M Health Fairview, for instance, has converted Bethesda Rehabilitation Hospital in downtown St. Paul into a 90-bed coronavirus care hospital.
Bed space for the very sick continues to be a concern. Even with influenza season waning and elective surgeries postponed, intensive care units for the most critically ill always operate near capacity.
“We’re looking at 15 percent bed availability,” Hick said. “It’s extraordinarily rare to have anything more than 15 or 20 percent of our ICU bed space available.”
On ventilators in Minnesota
There’s roughly 1,180 ventilators available to Minnesota medical facilities, about half of which are in the metro.
How many more do we need?
“There’s no way to predict peak needs,” Hick said. “There’s a lot of contingency things that we can do. On an average day, Hennepin Healthcare operates around 50 ventilators, but we can use sleep apnea machines, machines that we use during patient transport … to double that. That’s pretty usual … but a lot of those are already counted in the 1,000 count, and over half are in the metro area. .. Back orders (can take) months.”
Regular hospital care
For now, elective surgeries are being postponed statewide. Hospitals are reconfiguring themselves internally in order to “cohort,” or keep patients with similar conditions together.
Floor care, or non-intensive care, for patients who do not have coronavirus will become increasingly segregated, and “some of that care is going to have to move out to alternate locations,” Hick said.
On mask shortages
The hospital network received a shipment of industrial-grade N95 masks, which are being distributed to long-term care facilities. That takes some demand off regular hospitals, but not much.
“We are reusing masks and using masks throughout shifts, which is not ideal,” Hick said. “We’ll be continuing to do that as the number of cases increases. … In some ways, we’re seeing less consumption of masks a few weeks ago when people were discarding them. We are getting some allocations from the federal stockpile.”
While typical household masks may not stop the virus, “from a public standpoint, one of the best things a mask can do is keep you from touching your nose and mouth.”
Symptoms of coronavirus
A bad cold is not a good indication of the virus, but a brief fever followed by dry cough and extreme fatigue is telling. “This virus tends to cause a pretty significant fever within a day or two of onset,” Hick said.
Seek medical care for chest discomfort and severe symptoms.
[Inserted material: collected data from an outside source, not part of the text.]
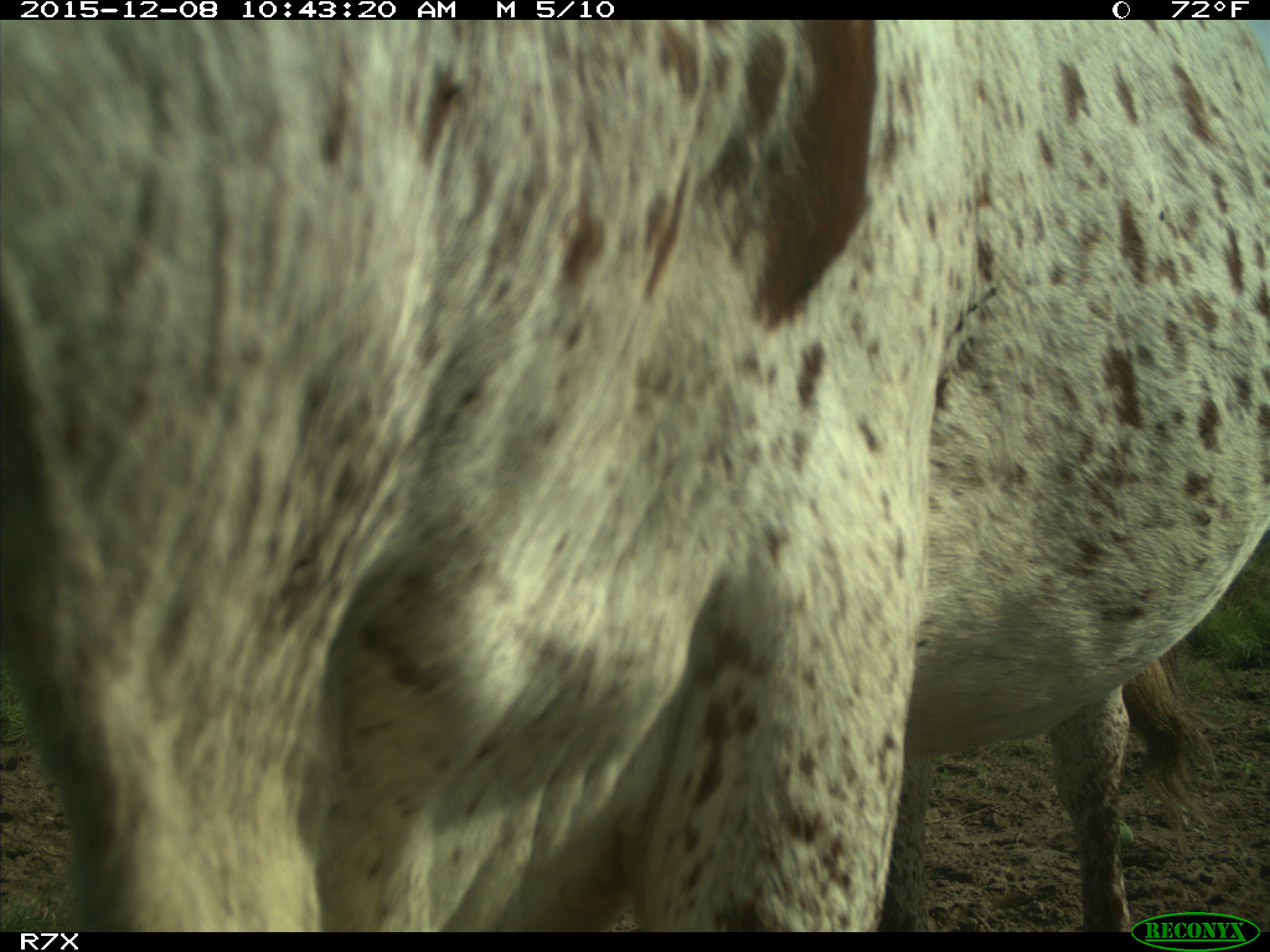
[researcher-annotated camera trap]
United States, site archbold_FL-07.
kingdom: Animalia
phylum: Chordata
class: Mammalia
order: Artiodactyla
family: Bovidae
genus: Bos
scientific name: Bos taurus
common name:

Health networks are expanding their online tools to schedule testing and provide diagnosis via tele-medicine.
On social distancing
“Seattle implemented controls fairly efficiently (after dozens of seniors tested positive at the suburban Life Care Center) and so far they are keeping their curves lower than projected. If the models are correct, all of us need to reduce our social contacts by 90 percent.”
And yes, that includes seemingly invincible college students. “It’s not that younger people don’t die from it,” Hick said. “They just do it at lower rates.”
On senior housing
As families socially isolate, seniors are coming and going to visit relatives in their homes, and that’s a problem, he said.
“Long-term care facilities, we’re really trying to keep the residents in the residences,” Hick said. “Protecting those populations in place is a really aggressive focus for us right now. … One of the issues that we’re having is those are not closed environments. It’s a major concern. A lot of these populations, they’re the most fragile, and they’re also going to wind up being the dominant victims of this disease.”
On isolation after you get better
Many have wondered when it’s safe for a person who had been infected to rejoin the general population or even volunteer to help others, once they’re most likely immune.
“What the CDC recommends is that patients self-isolate for seven days, or at least three days after the symptoms go away, whichever is longer,” Hick said.
A regional database of immunized former patients is still in the planning stages, but that will be invaluable if the virus spreads widely. “There’s going to be lots of opportunity for people to contribute,” he said.